Enguri on the agenda again
By Temuri Kiguradze
Friday, March 13
The Enguri Hydro Power Plant (HPP) is at the centre of media attention again as the Georgian Parliamentary opposition has stated that the deal with Russia for joint management of the station is “spoiled.”
Representative of the Parliamentary minority Paata Davitaia, speaking on March 11, stated that the agreement with Russian energy company Inter RAO has passed its deadline for adoption. “According to the contract, if the deal is not signed within the defined period it will be annulled. The deadline for signing the agreement has passed and furthermore work on the deal has not even begun yet,” announced Davitaia.
News of this agreement, which was supposed to be the basis for the contract for the joint management of Enguri, Georgia’s biggest HPP, broke in early January this year. Both the Parliamentary and non-Parliamentary opposition criticized this project, evaluating it as a “deal done behind the people’s back” which would give Russia the possibility of gaining control of Georgian energy resources. The Enguri plant is located on the administrative border of Georgian breakaway region Abkhazia. Part of the station, including the power generators, is on the other side of the administrative border in the area not controlled by the Georgian Government. Both Georgian and Abkhazian technicians work at the station, one of the last examples of cooperation between Georgia and separatist Abkhazia.

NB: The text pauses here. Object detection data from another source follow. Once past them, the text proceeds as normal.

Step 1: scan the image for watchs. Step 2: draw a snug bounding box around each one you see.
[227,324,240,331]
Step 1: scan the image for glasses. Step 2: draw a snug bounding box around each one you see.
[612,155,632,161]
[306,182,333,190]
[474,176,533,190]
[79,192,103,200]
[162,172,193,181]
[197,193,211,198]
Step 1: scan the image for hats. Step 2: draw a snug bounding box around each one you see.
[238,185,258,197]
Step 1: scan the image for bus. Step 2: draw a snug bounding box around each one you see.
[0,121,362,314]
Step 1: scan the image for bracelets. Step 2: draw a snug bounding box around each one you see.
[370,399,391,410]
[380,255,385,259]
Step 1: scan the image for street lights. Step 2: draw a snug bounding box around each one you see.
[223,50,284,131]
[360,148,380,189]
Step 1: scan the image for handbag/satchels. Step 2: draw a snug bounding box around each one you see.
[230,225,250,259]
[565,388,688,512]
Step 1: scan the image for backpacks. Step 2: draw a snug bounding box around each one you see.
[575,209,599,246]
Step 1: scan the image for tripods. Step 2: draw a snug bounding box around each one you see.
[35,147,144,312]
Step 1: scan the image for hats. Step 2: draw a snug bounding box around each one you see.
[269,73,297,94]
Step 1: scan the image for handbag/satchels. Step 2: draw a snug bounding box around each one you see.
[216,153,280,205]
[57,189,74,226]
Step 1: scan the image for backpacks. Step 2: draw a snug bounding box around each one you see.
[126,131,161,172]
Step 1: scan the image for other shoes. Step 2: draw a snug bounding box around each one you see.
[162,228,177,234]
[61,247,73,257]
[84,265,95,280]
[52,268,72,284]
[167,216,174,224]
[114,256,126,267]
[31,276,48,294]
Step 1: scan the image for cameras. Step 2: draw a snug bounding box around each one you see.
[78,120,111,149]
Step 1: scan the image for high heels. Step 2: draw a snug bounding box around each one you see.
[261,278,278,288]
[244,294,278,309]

Paata Davitaia stated that the “frustration” of the agreement is a “success” of the Parliamentary opposition, who had demanded that independent experts monitor the deal, as due to its pressure the sides had not managed to come to an acceptable compromise.
The Russian side hasn’t confirmed the lapsing of the deal. According to the PR Director of Inter RAO, the Russian side is “actively undertaking negotiations with the Georgian and Abkhazian sides,” and has no information about missing any deadlines. However the situation has been clarified by Georgian Minister of Economic Development Lasha Zhvania, who has confirmed that negotiations have been “paused.” “I can’t confirm the lapsing or fulfillment of the agreement because the process of talks has been paused. We haven’t started work on signing the deal. As soon as the Ministry resumes work at that issue in any form we will provide information,” stated the Minister in Tbilisi on March 12. He also noted that the memorandum signed at the beginning of the year between Inter RAO and Georgia “doesn’t oblige either side to do anything,” including setting a deadline for the negotiations.
Paata Zakareishvili, a political analyst from the opposition Republican Party, has stated that the negotiations have been unsuccessful due to the Abkhazian side’s request to be treated as a full juridical partner to the deal, something obviously unacceptable for Tbilisi. Other analysts have given several reasons for the suspension of the negotiations, among them being the strong protest of the opposition, which also demands the publication of the document itself, which is not accessible yet.
Answering questions on why the deal was being kept secret, Georgian Prime Minister Nika Gilauri stated that the memorandum signed on January was just a preparatory document which provided a base for possible future contract with Inter RAO. “In any country it is recommended that, before the actual signing of a contract, details of the negotiations are not revealed. The fact that the existence of the memorandum had already become known to several people, including the opposition, is one of the reasons for the problems in the negotiation process with the Russian side,” Gilauri told students of the Georgian Institute of Public Affairs on March 11.
Georgian independent political commentator Gia Khukhashvili welcomed the stalling of the Enguri negotiations but criticized the Government for “hiding” information about it. “Unfortunately we hear about this (the pause) only when the Prime Minister meets students, as if students and the Parliamentary opposition are the only people who deserve to hear this. It’s good to have electricity at home, but we can’t allow reintegration into the Soviet Union to be the price we have to pay for that electricity. If that is what we want why did we leave it in the first place?” Khukhashvili said on March 12.